As any technology matures and becomes more sophisticated, the scope for its applications widens. We’re seeing this with IP video technology which is being used increasingly across a diverse range of sectors in three key areas:
- Distributing live (and recorded) video
- Leveraging video analytics for business intelligence
- Visualising processes to identify potential problems
These three applications represent powerful business management and reporting tools that are far beyond IP video’s traditional remit of security. The technology has advanced to the point where these sorts of solutions are possible right now – let’s take a closer look at some real examples of how IP video is being deployed in these three key areas.
Maximise collaboration and devolve decision making through video distribution
Traditionally, video surveillance monitoring is highly centralised and reactive but the distribution of images in real-time can empower front-line staff and allow a more proactive approach. Take the scenario of the rail station manager and his team of platform managers.
Central control room staff collect, analyse and distribute security incident reports and images after the actual events have taken place. If however, platform staff are given rapid access to relevant video when a high risk incident is unfolding on a platform (a fight close to a platform edge for example), this will help them make better decisions to diffuse a potential hazardous situation more rapidly – keeping passengers safe, rail infrastructure secure and train services running on time.
The ability to easily distribute video means that collaborative working doesn’t have to be hindered by distance and this collaboration unlocks efficiencies.
Several zoos today are sending video recordings to remote experts and veterinary consultants when they are concerned about the health or behaviour of the animals they are looking after. One of the largest construction firms in the world has, for example, created a visual control system to remotely support the operators of large tower cranes used in the City of London.
Adding a new dimension to business intelligence
Video analytics is enhancing business intelligence and two examples where this is particularly prevalent is Automatic Number Plate Recognition (ANPR) and the use of heat maps for analysing dwell-time.
When ANPR software is used with an IP camera, the number plate can be extracted from the image of a vehicle in real-time. This technology is being used increasingly at barriers so approaching vehicles can be checked against a database of authorised vehicles. When integrated with the barrier control system, authorised vehicles can be automatically let into a restricted area such as a manufacturing plant, distribution centre or school.

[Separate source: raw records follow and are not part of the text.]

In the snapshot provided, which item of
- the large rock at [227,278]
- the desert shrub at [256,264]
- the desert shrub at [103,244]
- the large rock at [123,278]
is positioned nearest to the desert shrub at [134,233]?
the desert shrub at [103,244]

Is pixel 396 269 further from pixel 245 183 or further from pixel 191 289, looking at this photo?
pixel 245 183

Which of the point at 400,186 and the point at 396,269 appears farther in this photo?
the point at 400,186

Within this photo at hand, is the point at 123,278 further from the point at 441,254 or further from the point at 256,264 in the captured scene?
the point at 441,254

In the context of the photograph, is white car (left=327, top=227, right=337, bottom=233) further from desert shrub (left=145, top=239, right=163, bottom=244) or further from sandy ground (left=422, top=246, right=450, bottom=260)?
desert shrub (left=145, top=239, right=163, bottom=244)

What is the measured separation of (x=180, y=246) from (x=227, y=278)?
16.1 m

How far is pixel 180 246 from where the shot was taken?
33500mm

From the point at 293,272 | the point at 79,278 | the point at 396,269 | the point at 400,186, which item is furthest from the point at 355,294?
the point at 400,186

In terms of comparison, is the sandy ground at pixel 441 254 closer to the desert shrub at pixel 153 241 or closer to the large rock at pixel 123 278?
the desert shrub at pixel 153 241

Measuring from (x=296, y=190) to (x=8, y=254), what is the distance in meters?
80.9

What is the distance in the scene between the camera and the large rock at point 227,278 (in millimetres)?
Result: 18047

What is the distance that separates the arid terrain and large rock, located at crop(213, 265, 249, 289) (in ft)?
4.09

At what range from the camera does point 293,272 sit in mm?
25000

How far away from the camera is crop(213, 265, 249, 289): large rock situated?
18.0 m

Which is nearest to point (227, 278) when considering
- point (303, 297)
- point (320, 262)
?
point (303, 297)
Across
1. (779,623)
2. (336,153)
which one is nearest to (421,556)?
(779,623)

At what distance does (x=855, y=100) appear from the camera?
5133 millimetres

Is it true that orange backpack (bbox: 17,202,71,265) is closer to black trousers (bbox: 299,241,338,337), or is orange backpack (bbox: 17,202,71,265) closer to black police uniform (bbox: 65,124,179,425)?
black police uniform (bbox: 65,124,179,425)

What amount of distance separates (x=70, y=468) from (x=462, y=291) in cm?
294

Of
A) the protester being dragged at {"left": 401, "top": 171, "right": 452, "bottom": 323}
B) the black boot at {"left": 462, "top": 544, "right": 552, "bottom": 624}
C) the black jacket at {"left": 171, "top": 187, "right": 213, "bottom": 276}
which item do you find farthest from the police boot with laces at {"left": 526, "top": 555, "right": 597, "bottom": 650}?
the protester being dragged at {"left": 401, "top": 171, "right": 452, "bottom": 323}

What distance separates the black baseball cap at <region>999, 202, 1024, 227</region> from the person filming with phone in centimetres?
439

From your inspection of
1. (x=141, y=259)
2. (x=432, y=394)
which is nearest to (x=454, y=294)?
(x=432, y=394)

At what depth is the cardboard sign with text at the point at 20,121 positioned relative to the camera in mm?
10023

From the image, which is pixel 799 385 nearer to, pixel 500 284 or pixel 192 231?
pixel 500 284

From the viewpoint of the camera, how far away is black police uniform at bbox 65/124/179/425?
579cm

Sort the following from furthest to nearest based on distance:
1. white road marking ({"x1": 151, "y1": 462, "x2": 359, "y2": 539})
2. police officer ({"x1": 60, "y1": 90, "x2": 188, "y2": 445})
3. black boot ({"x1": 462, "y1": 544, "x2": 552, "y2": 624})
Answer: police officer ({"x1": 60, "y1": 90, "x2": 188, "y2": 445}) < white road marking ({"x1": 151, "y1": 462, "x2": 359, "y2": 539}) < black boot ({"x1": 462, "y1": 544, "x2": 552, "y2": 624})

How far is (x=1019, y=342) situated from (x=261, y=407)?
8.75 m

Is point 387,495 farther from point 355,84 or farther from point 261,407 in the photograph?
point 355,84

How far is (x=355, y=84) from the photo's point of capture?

You can see this in action at the entrance to the Eurotunnel in Folkestone today. Because you have to pre-register your vehicle to confirm the train booking for your car, the interface at the barrier immediately recognises who you are, based on your number plate captured by ANPR-enabled cameras. The verification process and allocation of your vehicle to a specific train is done at the gate in under a minute, generally without any staff intervention whatsoever.
Retailers are integrating dwell-time analytics software into the IP video systems today to help analyse which aisles and displays are working best to attract and retain shoppers. Heat maps determine areas of most activity and highest footfall in the store and can be cross-referenced with till receipt data to confirm the effectiveness of new store layouts.
Specialist analytics software in IP video systems can also be used to generate real-time alerts when queues exceed pre-defined thresholds. These alerts might trigger management decisions to open additional tills and accelerate stock replenishment cycles.
Problem determination through visualisation
For most of us, the best way to understand a complex problem is to sketch it out. In our line of work, building and configuring IP video-based solutions, we often make diagrams of how systems or processes fit together, thereby showing customers how different elements of a system need to interact.
If we need to understand why a mechanism isn’t working as it should, most of us prefer to go and have a look at it. IP video systems increasingly provide those views, enabling real-time and recorded HD quality resolution video to be distributed to all decision-makers rapidly so that more timely, and better informed decisions, can be taken to perhaps carry out preventative maintenance, alter or reinforce health & safety procedures, or take other action based on a solid understanding of where risks, faults or inefficiencies lie.
IP video today has the capability to significantly improve collaboration between people within and beyond the organisation. By empowering front-line operational staff with access to live and recorded video whilst on the move, organisations can make full use of the latest technology for more than just security.
It’s a good time for businesses to look again at what can be achieved using the next generation of IP video solutions.
In doing so, they may be pleasantly surprised how much efficiency can be unlocked and how quickly their investments pay off.